# auf https umschalten



## Raven280438 (8. Januar 2008)

Hi,

ich habe eine Seite, auf der man bestellen kann. Ist es möglich, mittels PHP irgendwie auf https umzuschalten? Ich gebe die Links ja ohne http:// (bzw. https://) an.

Vielleicht irgendwie mit der header-Funktion?



Gruß


----------



## Radhad (8. Januar 2008)

Zuerst einmal müsstest du den VirtualHost Eintrag im Apache ändern, da https normalerweise auf Port 443 läuft. Zudem müsstest du ein Zertifikat haben, am besten von einer öffentlichen Zertifizierungsstelle, damit du SSL nutzen kannst.
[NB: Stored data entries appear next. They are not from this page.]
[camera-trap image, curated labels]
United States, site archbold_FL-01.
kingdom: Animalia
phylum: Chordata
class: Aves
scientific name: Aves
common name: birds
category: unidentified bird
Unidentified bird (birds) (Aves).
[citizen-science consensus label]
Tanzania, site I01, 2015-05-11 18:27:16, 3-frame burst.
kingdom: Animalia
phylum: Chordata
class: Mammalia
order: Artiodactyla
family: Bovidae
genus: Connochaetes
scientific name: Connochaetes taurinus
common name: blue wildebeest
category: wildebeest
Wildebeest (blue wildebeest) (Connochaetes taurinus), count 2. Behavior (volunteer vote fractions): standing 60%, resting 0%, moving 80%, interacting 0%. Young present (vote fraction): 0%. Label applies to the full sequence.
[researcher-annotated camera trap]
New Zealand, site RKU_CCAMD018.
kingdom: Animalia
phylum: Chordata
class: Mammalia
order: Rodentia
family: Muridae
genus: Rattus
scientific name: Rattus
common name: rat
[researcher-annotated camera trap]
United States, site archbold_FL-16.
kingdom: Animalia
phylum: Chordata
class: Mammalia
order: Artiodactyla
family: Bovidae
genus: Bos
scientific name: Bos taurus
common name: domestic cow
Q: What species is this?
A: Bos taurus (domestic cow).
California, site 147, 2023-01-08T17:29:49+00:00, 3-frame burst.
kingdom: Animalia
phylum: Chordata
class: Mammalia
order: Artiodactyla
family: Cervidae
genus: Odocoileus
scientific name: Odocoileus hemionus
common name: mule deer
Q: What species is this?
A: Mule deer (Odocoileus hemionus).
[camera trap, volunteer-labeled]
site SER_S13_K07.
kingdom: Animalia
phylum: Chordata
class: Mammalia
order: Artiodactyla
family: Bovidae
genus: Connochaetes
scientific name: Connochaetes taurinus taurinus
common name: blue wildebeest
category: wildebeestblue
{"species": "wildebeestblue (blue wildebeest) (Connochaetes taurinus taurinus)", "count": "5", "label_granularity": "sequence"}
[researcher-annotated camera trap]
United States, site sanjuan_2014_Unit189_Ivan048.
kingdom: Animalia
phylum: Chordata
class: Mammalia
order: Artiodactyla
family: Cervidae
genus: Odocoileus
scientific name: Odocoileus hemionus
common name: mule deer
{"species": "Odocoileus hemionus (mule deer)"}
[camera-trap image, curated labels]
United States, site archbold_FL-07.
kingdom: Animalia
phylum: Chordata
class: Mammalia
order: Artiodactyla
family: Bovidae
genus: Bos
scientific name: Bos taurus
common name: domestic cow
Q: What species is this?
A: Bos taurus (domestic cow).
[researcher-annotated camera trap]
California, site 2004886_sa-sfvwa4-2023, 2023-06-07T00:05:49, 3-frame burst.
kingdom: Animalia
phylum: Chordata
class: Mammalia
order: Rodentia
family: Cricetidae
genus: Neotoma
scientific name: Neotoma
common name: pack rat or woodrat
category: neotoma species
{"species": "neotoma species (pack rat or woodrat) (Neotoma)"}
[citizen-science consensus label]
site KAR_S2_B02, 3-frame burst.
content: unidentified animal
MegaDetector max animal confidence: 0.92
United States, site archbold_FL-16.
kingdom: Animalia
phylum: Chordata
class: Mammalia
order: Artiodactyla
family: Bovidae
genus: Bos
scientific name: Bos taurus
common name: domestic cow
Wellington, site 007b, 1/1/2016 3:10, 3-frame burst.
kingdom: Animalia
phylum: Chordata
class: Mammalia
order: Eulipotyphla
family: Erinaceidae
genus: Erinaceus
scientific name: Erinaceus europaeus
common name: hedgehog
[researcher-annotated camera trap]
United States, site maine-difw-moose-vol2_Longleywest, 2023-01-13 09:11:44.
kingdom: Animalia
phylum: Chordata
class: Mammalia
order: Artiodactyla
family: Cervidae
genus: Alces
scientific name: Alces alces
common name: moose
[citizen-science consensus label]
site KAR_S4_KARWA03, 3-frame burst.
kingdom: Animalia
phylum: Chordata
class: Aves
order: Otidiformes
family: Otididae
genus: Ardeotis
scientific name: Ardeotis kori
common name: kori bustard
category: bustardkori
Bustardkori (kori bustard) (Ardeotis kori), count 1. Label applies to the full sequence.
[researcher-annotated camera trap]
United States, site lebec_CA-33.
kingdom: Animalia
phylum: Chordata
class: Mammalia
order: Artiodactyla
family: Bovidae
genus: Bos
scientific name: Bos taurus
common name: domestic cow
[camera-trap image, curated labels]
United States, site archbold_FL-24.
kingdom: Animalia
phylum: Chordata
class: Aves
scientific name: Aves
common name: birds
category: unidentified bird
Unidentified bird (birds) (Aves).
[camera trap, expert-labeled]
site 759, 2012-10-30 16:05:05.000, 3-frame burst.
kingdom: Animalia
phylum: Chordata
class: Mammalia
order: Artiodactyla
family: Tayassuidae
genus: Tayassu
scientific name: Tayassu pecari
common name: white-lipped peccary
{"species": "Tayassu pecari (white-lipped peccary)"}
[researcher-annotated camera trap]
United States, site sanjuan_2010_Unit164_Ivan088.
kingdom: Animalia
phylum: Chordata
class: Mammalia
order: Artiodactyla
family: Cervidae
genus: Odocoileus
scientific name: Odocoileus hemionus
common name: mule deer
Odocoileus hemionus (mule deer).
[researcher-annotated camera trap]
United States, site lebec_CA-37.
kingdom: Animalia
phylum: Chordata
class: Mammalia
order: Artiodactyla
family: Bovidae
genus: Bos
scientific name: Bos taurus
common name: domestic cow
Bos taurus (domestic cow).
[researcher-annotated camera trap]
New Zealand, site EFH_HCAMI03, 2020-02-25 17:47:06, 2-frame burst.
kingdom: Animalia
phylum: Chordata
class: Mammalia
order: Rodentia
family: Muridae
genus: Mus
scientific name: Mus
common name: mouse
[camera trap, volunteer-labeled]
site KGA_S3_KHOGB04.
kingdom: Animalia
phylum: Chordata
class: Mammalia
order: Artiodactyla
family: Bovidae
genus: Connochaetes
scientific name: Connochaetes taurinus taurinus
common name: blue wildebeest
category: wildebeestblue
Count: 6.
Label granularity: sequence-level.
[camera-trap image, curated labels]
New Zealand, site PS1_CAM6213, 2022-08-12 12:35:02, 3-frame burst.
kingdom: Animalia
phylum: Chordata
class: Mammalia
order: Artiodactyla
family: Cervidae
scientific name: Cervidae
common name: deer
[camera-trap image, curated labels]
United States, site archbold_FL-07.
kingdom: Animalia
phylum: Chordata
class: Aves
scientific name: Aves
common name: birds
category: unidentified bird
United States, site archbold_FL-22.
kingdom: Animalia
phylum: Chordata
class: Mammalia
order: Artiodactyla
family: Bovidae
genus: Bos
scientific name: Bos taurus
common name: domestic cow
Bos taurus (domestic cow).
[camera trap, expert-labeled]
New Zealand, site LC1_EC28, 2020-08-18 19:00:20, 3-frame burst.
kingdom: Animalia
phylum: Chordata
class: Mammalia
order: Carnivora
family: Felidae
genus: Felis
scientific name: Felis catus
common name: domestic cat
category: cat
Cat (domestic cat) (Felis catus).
Das kostet aber meist ziemlich viel Geld, daher solltest du dich erstmal informieren (bei deinem Webhoster z.B.).


Gruß Radhad


----------



## Gumbo (8. Januar 2008)

Die $_SERVER['HTTPS']-Variable zeigt an, ob die Anfrage über HTTPS lief.


----------



## Raven280438 (8. Januar 2008)

Vielen Dank für die Antworten, ich hab das Problem jetzt folgender Maßen gelöst:


```
if (!$_SERVER['HTTPS']) {
	$redirect = "https://".$_SERVER['HTTP_HOST'].$_SERVER['PHP_SELF']."?".$_SERVER['QUERY_STRING'];
	header('Location: '.$redirect);
}
```

Das funktioniert auch so, da man auf die Bestellungs-Seite nur mit GET kommt.


Gruß


----------



## Gumbo (8. Januar 2008)

Kleiner Verbesserungsvorschlag:
	
	
	



```
if( !isset($_SERVER['HTTPS']) ) {
	$redirect = "https://".$_SERVER['HTTP_HOST'].$_SERVER['REQUEST_URI'];
	header('Location: '.$redirect, true, 101);
}
```


----------



## Raven280438 (8. Januar 2008)

Danke,

kannst du kurz erklären, für was das true und 101 bei 
	
	
	



```
header('Location: '.$redirect, true, 101);
```
 stehn?


----------



## l0c4lh05t (8. Januar 2008)

Raven280438 hat gesagt.:


> Danke,
> 
> kannst du kurz erklären, für was das true und 101 bei
> 
> ...



Der arme Gumbo, finde ich, ist da etwas unterfordert, also antworte ich mal 
Die Antwort zu deiner Frage steht auf der PHP Referenz, nämlich hier, unter "replace", das ist der Name des dritten Parameter...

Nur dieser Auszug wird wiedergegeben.